Whoever is making the arrangements with the funeral director

When the death of your loved one should be registered

When a loved one dies you should register the death within a period of five days, to make the process quicker where possible you should register the death in the same area in which the person lived. If you do register the death in another area this could have an effect of delaying the funeral arrangements. In some cases you will have to make an appointment beforehand and the whole process should take no longer than a half hour.

Documents you will need to take with you:

The registrar who is registering the death of your loved one will need to ask you certain information and require several things from you.

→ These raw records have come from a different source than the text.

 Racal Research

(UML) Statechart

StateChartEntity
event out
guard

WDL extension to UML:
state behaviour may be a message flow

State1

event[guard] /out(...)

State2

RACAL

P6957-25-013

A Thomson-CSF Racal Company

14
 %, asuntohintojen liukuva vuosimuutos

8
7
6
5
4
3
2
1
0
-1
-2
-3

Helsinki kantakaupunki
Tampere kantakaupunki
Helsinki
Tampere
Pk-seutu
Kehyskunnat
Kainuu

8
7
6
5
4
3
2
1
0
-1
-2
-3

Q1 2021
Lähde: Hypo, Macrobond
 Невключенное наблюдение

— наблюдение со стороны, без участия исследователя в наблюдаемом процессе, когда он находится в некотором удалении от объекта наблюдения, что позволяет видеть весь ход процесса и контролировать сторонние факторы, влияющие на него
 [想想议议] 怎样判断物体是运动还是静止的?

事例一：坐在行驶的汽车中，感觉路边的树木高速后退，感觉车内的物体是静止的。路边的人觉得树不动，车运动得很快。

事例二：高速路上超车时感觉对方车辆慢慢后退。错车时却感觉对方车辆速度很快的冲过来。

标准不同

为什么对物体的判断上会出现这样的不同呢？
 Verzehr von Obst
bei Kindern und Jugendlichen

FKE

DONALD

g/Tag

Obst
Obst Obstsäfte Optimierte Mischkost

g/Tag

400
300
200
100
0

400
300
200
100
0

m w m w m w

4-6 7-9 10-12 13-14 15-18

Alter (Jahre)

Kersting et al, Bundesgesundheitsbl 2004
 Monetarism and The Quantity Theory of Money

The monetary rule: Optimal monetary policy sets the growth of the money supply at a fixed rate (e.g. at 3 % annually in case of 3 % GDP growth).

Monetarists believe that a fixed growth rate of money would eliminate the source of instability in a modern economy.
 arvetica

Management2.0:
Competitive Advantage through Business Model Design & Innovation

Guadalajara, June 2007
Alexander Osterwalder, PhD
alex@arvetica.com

The death certificate which has been signed by a Doctor

The marriage certificate if applicable

National Health Service medical card

Some of the information which the registrar could ask you includes:

The full name of your loved one at the time of their death

Any names that your loved one previously had

The place of birth and the exact date of birth

The date of birth, full name and occupation of any surviving spouse

If your loved one was receiving any state benefits or pensions at the time of death

Documents that you will receive

Providing a post mortem is not to be held then the registrar will present you with a certificate called a green form, which means that you can go ahead and make the funeral arrangements. If you are going to have a cremation then the hospital will arrange for a Doctors second signature on the cremation form.

You will also be given a certificate of registration of death for social security purposes if your loved one was receiving any state benefit or pension. During this time you will be able to purchases more death certificates which will be needed for sorting out your loved ones affairs.